66歳以上継続雇用に補助 厚木市、1人あたり最大3万円

神奈川県厚木市は2020年度、66歳以上の従業員を1年以上継続して雇用している中小企業と小規模事業者への補助金を設ける。市内に本社のある企業が対象で、1人あたり最大3万円を補助する。人手不足の解消と高齢者の雇用機会創出を図る。県内で初めての取り組みだという。
従業員が市内在住の場合は3万円、市外在住の場合は1万円を補助する。週20時間以上の勤務を条件に、1社あたり最大3人が対象になる。20年度予算案に985万円を盛り込んだ。
(日本経済新聞 2月16日)

国が70歳までの就業機会の確保を努力義務とするのに対応して、地方自治体が地元企業の支援に乗り出している。事業者に対して補助金を交付するというのは、日本の行政の施策としては典型的な手法だが、ときとして本来の政策目的の達成には効果がなく、単に、一部の企業に税金をばらまくだけに終わることもある。

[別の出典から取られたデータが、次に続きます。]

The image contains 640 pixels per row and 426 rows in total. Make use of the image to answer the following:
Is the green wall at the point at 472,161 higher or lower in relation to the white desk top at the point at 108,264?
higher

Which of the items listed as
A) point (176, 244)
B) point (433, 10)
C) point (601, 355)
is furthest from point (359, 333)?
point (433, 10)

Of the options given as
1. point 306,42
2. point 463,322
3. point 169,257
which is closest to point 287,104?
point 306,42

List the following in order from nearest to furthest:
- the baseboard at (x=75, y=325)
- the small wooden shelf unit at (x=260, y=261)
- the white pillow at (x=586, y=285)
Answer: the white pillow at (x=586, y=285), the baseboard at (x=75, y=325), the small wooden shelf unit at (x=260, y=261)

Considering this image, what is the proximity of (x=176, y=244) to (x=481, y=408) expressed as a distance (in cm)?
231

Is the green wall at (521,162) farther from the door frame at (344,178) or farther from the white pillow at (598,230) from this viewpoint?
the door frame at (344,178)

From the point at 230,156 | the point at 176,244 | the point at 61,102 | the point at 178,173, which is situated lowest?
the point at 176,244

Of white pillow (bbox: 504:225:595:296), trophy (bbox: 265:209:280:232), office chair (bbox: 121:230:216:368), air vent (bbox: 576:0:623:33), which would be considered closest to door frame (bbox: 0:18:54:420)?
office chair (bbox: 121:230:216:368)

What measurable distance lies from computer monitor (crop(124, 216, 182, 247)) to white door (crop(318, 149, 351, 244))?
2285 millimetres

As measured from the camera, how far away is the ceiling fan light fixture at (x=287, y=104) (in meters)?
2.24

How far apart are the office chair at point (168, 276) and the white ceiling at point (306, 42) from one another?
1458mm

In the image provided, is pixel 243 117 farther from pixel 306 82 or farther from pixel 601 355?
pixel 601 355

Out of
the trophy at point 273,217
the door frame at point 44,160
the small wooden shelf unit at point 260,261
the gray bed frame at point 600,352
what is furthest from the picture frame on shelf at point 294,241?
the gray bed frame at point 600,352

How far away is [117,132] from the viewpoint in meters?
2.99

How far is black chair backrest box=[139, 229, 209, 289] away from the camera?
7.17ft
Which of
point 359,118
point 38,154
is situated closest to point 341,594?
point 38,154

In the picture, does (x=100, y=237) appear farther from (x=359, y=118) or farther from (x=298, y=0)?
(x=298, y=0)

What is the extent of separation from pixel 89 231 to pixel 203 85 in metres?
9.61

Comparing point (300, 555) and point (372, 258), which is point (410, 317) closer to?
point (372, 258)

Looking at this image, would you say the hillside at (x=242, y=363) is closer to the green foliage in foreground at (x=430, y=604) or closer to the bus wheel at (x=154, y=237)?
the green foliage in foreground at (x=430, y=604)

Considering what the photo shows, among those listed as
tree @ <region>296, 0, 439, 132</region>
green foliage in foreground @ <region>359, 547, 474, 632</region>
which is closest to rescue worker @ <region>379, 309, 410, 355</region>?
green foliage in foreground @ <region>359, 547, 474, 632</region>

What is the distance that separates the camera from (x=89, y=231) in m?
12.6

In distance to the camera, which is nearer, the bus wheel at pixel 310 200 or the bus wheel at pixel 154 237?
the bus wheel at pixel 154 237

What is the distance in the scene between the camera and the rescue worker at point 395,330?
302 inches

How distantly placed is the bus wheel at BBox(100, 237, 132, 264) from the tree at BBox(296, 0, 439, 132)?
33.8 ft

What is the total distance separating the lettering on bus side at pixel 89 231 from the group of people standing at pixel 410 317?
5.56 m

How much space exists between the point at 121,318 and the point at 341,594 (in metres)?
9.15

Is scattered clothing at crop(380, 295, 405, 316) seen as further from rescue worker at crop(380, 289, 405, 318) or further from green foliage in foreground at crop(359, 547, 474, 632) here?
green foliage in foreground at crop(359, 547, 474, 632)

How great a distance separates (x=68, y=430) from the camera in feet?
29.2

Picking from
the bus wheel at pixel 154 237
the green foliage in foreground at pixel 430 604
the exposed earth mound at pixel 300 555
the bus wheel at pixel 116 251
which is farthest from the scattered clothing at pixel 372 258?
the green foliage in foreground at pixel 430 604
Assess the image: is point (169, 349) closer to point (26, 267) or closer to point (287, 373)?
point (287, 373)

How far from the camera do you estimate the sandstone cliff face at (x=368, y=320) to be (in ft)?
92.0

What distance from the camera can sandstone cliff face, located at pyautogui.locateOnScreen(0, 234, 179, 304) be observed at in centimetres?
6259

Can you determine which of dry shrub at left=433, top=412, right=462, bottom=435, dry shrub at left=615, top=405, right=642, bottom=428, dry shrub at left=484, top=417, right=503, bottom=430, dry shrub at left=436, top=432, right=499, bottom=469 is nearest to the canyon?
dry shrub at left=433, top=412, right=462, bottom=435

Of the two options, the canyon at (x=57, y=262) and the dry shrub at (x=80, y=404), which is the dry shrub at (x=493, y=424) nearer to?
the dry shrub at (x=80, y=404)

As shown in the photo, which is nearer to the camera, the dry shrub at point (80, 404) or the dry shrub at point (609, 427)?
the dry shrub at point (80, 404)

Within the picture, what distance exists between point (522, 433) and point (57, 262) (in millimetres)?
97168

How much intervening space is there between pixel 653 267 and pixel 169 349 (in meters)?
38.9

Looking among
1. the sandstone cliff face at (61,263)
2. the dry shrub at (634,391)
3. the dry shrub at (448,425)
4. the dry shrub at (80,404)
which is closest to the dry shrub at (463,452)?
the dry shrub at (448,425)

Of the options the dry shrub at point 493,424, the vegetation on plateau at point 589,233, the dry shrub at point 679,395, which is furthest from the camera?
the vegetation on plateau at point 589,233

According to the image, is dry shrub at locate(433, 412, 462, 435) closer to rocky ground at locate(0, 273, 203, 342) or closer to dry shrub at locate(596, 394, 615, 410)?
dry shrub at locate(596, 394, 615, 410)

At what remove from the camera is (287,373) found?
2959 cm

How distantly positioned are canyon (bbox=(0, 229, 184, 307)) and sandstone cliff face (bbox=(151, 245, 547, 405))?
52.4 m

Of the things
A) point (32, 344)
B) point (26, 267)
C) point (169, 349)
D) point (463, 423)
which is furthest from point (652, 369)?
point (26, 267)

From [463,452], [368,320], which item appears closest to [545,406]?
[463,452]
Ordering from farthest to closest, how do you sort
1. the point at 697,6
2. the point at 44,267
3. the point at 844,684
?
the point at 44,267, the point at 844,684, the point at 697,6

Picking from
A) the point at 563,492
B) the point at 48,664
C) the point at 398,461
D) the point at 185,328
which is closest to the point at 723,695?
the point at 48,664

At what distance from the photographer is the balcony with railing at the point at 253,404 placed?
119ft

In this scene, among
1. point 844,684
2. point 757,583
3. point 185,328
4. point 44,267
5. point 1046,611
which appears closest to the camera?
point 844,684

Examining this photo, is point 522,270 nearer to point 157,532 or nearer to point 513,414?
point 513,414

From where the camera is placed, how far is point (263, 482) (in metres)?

厚木市の高年齢者継続雇用奨励補助金は、1人当たり3万円、または、1万円を年1回、企業に交付する。税金を投入する以上、厚木市は、年3万円を受けることを理由に高齢者を1人雇用する企業がどれほどあるのか、その効果を定量的に測定するべきだ。もし、その効果が小さい場合、年3万円をもらわなくても元々66歳以上の従業員を雇用し続けるつもりであった企業が、この補助金を申請したということになる。この制度が目的として掲げる「企業の人材確保及び技術の継承を促進する」を達成するには、年3万円の補助金よりも、高齢者が働きやすく、その能力を発揮しやすい人事制度の導入を支援する方が、より効果的なのかもしれない。